__What to work on__
In the forum discussion about poetry below, what did Stanley Fish tell his poetry class the list left on his blackboard was?

__Document excerpt__
::::::

Poem or not, it is a vehicle to get from your last writ to your next. Most important.
Bloomsday? Hmmmm..
[n/a] Nicholas Jones @ 137.44.1.30 > INTRANSIT | 7-May-04/6:46 AM | Reply
Bloomsday is the day in 1904 on which Ulysses is set. But of course it links to Harold Bloom and antithetical criticism too.
[5] deleted user @ 68.66.196.168 | 4-May-04/10:08 AM | Reply
Except for the last three verses, you have written a nice essay with line breaks. You promised, "we’ll have some lyricism soon," and so we do at the end. "So what the hell kind of poem is this anyway?" You said I'd ask and I do. My low vote is because you have posted an essay.
[n/a] Nicholas Jones @ 137.44.1.30 > deleted user | 7-May-04/6:48 AM | Reply
This is not an essay. And if you think it isn't poetry, you're defining poetry in a particular manner, which is precisely what pissed me off in the first place.

And I don't suppose anybody has noticed the reference to Pound's Canto XXXVIII, have they?
[8] richa @ 81.178.232.136 > Nicholas Jones | 7-May-04/12:35 PM | Reply
Is anything poetry then as long as it has line break because I have noticed something. J.K. Rowling writes two pages of prose a day. She should just put line breaks in and a couple of sentences would do.
[5] deleted user @ 68.66.196.168 > Nicholas Jones | 7-May-04/12:45 PM | Reply
It needs a rhythm of sorts, a lyrical quality about it to be poetry. We've given up the old rules, but poetic nature is not negotiable, not for me. You cannot take any piece of writing and call it a poem! That defeats the unique nature of poetry, which admittedly is emotional, not easily defined, but a real and separate entity just the same.
[n/a] zodiac @ 67.240.155.166 > deleted user | 7-May-04/2:19 PM | Reply
In 1971, SUNY-Buffalo professor Stanley Fish performed an experiment on his poetry class where he left a list of 5 authors on his blackboard from another class and told them it was a religious poem. The poetry students critiqued it surprisingly well, considering it was RANDOM and UTTERLY MEANINGLESS. He wrote about the incident, "My students did not proceed from the noting of distinguishing features to the recognition that they were confronted by a poem: rather, it was the act of recognition that came first - they knew in advance that they were dealing with a poem - and the distinguishing features then followed" (326).

Fish claims to have performed this same experiment thousands of times on lecture audiences with the same result, even though he is now hideously famous for it.
[5] deleted user @ 68.66.196.168 > zodiac | 7-May-04/2:34 PM | Reply
I assume it was a list of five quotes from authors, not a list of five authors, and since it was from another class, the quotes must have been related in some way. It is interesting that he was able to perform this stunt thousands of times.
[n/a] zodiac @ 67.240.192.226 > deleted user | 7-May-04/4:35 PM | Reply
No, I'm afraid the actual "poem" was:

Jacobs-Rosenbaum
Levin
Thorne
Hayes
Ohman (?)

::::::

__Information supplied__
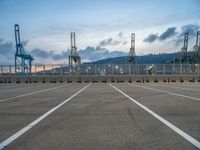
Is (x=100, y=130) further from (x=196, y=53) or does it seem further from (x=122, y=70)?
(x=196, y=53)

::::::

__Output for this exercise__
He told them it was a religious poem.